◆ **Texte fourni**

Prix du résineux en hausse en Abitibi

«Les propriétaires privés ne sont jamais obligés de vendre leur bois. Cependant, avec les prix intéressants qu’on leur offre en ce moment, il y en a un plus grand nombre qui réalise des travaux de récolte» - Stéphane Paul

«Les propriétaires privés ne sont jamais obligés de vendre leur bois. Cependant, avec les prix intéressants qu’on leur offre en ce moment, il y en a un plus grand nombre qui réalise des travaux de récolte» - Stéphane Paul

Photo: Guy Lavoie

6 Nov. 2015

Le prix du résineux est en hausse depuis quelques années en Abitibi-Témiscamingue, tout particulièrement, le prix de l’épinette et du pin gris. L’augmentation s’expliquerait par un regain de la demande dans la région et une bonne organisation des producteurs de bois.

Martine Rioux

Les prix nets au chemin ÉTÉ (du 1er avril 2015 au 30 novembre 2015) ont été établis à 65$ par tonne métrique verte (tmv) pour l’épinette et le pin gris tronçonné et à 61$ par tmv pour le même bois en longueur. Pour la même période en 2014, les prix étaient respectivement de 60$ et 56$ par tmv et de 54$ et 50$ par tmv en 2013.

Les chiffres sont publiés à chaque période sur le site Web du Syndicat des producteurs de bois de l’Abitibi-Témiscamingue. «Le marché du bois a repris de la vigueur après des années de morosité. Il y a environ 7 usines dans la région qui achètent des résineux et qui se font concurrence pour l’achat du bois. Cette compétition entre les industriels est favorable pour les producteurs », explique SYLVAIN THIBODEAU, directeur général du Groupement forestier coopératif Abitibi. Auparavant connu sous le nom de Société d’exploitation sylvicole de Rousseau, le groupement est spécialisé dans la gestion de lots forestiers privés. Il offre des services allant de l’aménagement du terrain jusqu’à la récolte du bois. Actuellement, la coopérative compte plus de 400 membres.

◆ **Travail demandé**
Recopiez intégralement le texte sur le prix du résineux en Abitibi, sans y changer quoi que ce soit.

◆ **Matériel d'étude**
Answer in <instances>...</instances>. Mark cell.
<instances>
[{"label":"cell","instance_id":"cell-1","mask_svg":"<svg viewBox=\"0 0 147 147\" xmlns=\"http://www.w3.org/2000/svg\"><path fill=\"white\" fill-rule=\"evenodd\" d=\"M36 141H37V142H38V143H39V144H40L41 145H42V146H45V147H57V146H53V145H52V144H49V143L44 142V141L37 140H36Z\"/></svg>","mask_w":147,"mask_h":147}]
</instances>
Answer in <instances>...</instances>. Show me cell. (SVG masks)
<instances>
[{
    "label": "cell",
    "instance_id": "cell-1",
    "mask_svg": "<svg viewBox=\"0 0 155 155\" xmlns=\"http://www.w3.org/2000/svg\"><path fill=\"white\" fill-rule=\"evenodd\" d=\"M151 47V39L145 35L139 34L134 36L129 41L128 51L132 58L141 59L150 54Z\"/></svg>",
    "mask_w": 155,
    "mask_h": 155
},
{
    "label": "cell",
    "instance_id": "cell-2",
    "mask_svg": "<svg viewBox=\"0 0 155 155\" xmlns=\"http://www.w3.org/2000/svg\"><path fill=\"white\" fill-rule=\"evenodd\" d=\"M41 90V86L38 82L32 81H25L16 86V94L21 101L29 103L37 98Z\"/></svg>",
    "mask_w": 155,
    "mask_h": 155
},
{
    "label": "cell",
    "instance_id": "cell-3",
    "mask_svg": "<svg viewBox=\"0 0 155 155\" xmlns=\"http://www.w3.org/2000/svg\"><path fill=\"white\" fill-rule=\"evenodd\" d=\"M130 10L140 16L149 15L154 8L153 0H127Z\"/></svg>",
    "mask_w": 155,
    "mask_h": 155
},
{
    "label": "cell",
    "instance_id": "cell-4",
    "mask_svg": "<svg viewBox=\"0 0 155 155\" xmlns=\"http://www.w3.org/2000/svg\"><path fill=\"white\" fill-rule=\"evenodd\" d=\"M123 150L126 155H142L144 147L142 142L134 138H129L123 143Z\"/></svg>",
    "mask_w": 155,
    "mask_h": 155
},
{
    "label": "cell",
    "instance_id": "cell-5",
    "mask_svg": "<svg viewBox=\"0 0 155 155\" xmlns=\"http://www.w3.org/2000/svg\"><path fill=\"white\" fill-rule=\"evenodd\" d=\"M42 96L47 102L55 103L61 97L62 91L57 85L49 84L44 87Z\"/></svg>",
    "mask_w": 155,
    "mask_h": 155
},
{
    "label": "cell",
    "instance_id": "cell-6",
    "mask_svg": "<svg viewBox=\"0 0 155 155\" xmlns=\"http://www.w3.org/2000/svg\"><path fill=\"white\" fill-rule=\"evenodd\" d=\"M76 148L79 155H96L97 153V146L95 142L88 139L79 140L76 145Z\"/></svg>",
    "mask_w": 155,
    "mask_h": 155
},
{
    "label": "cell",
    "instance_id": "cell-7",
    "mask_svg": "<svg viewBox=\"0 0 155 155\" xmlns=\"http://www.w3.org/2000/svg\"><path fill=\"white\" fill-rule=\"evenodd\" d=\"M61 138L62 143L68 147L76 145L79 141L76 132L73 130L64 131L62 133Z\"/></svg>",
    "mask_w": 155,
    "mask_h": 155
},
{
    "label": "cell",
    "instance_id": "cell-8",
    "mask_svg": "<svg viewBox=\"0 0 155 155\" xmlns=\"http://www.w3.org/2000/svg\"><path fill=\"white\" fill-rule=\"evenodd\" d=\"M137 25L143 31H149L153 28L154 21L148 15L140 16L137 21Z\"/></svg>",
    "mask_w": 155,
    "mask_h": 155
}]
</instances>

◆ **Résultat ci-dessous**
Prix du résineux en hausse en Abitibi

«Les propriétaires privés ne sont jamais obligés de vendre leur bois. Cependant, avec les prix intéressants qu’on leur offre en ce moment, il y en a un plus grand nombre qui réalise des travaux de récolte» - Stéphane Paul

«Les propriétaires privés ne sont jamais obligés de vendre leur bois. Cependant, avec les prix intéressants qu’on leur offre en ce moment, il y en a un plus grand nombre qui réalise des travaux de récolte» - Stéphane Paul

Photo: Guy Lavoie

6 Nov. 2015

Le prix du résineux est en hausse depuis quelques années en Abitibi-Témiscamingue, tout particulièrement, le prix de l’épinette et du pin gris. L’augmentation s’expliquerait par un regain de la demande dans la région et une bonne organisation des producteurs de bois.

Martine Rioux

Les prix nets au chemin ÉTÉ (du 1er avril 2015 au 30 novembre 2015) ont été établis à 65$ par tonne métrique verte (tmv) pour l’épinette et le pin gris tronçonné et à 61$ par tmv pour le même bois en longueur. Pour la même période en 2014, les prix étaient respectivement de 60$ et 56$ par tmv et de 54$ et 50$ par tmv en 2013.

Les chiffres sont publiés à chaque période sur le site Web du Syndicat des producteurs de bois de l’Abitibi-Témiscamingue. «Le marché du bois a repris de la vigueur après des années de morosité. Il y a environ 7 usines dans la région qui achètent des résineux et qui se font concurrence pour l’achat du bois. Cette compétition entre les industriels est favorable pour les producteurs », explique SYLVAIN THIBODEAU, directeur général du Groupement forestier coopératif Abitibi. Auparavant connu sous le nom de Société d’exploitation sylvicole de Rousseau, le groupement est spécialisé dans la gestion de lots forestiers privés. Il offre des services allant de l’aménagement du terrain jusqu’à la récolte du bois. Actuellement, la coopérative compte plus de 400 membres.